With no new data on new arrivals to Tasmania expected for a matter of months, it’s hard to hypothesise accurately about either current or future migration, says Denny. The pandemic will necessarily curtail overseas migration, possibly for years to come, but it’s not clear what effect it will have on interstate migration, particularly if Australian employers embrace remote work with the same enthusiasm as some of their international neighbours. 

Still, for the last few years, around 14,000 people have arrived in Tasmania each year, roughly evenly split between international and interstate migration; of these, about 11% are aged between 25 and 29. Each year, about 12,000 people have also left, however, for a net gain of about 2,000 residents.

The effect on housing over this time has been noticeable. At about $510,000, the median house price in Hobart is a fraction of the median in Sydney ($975,000) or Melbourne ($775,000), but roughly the same as in Brisbane, Adelaine, or Perth. But prices in Hobart are rising and rapidly. Hobart’s median house price has risen more than 50%, from $347,000, in the past five years. (In Brisbane, by contrast, house prices have barely changed; in Perth, they’ve actually dipped). Despite the pandemic, Hobart housing prices continue to rise, with an increase in cost of about 1% in the last quarter and 11% in the last year, exceeding every other state capital.  

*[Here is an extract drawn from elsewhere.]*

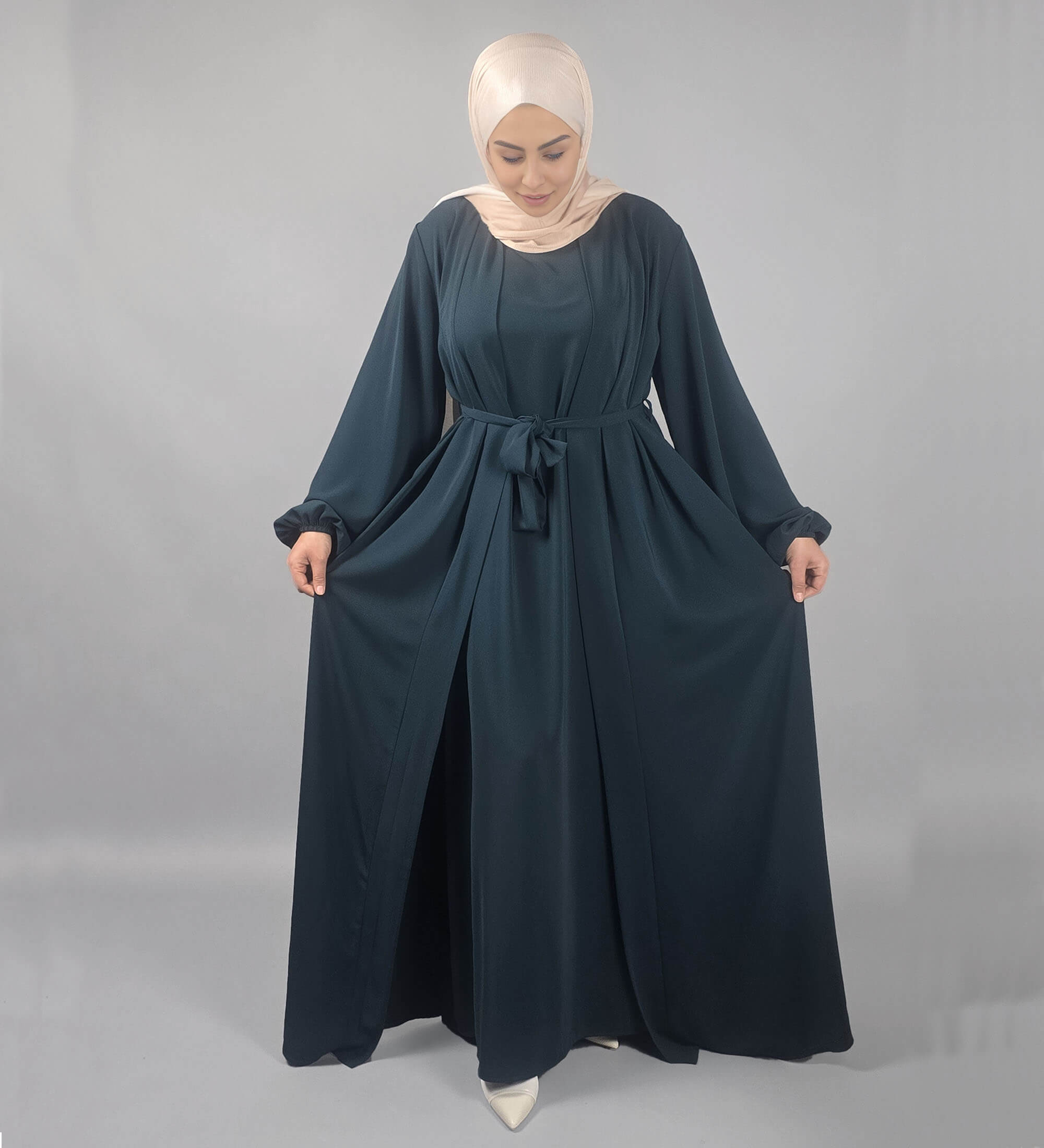 Luxury Abaya Set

Ingrid Boone bought a property in Hobart earlier this year, arriving from Sydney just three hours before lockdown began. For the next six weeks, she says, she took extended leave from her work as a retail merchandiser and renovated the house and garden. “As I was here, even in lockdown, I just fell in love with my house – with the view, with the climate, with the opportunity to garden.” 

Returning to Sydney was a wrench. “This dark cloud came over me – it was a horrible time mentally.” When a job opened up in Tasmania, she lost no time in accepting it and returning. “The word ‘yes’ just came out of my mouth. I couldn’t get back down here quick enough,” she says. “I’ve just been absolutely in heaven.” Though the distance from her two adult daughters, who both live on the mainland, has been a struggle, she’s blissfully happy in her new home. “Every single day, the beauty of the place, it just takes my breath away,” Boone says. “I’ve fallen in love with Hobart, and have not for one single second regretted it.”

Though migrants to Tasmania often mention the lower cost of land as a particular pull, there are other Australian regions that are comparable in price. The clinching factor often comes down to questions of climate and lifestyle. 

For Mike Olsen, an IT worker originally from Queensland, even the mandatory AU$2,800 ($2,000) quarantine fee – and two weeks in a government-appointed facility – didn’t put him off making the leap. “I've been to Tasmania a number of times, I've always been interested in living here,” he said. “And after the first wave of Covid, I chose to quit my job, spend a little time with family up in Queensland, and then come down here.”  

Though he’s currently waiting out his time in a quarantine hotel, Olsen plans to spend around a month exploring Tasmania, with a view to finding work in IT and a block of land to buy, likely a half-hour outside Hobart. He’d been thinking about the move for a number of years, he said: “Mainly because I love nature, and Tasmania is full of nature – amazing hikes, down here.” Lower land prices, compared to much of the rest of Australia, are another draw. “It’s got a lot of things going for it.”

In the past, a lack of jobs has prevented many would-be migrants from moving to Tasmania before retirement. But more awareness around the potential for remote work could tip the balance in the state’s favor. “It might give people the impetus to be able to choose where they live, but we really don't know until we start seeing the numbers,” Denny says. “It’s going to be very interesting to see play out, but I think Tasmania is well positioned to be attractive for people to live in, in a changing world.”

Natasha Frost is a freelance journalist based in New York City.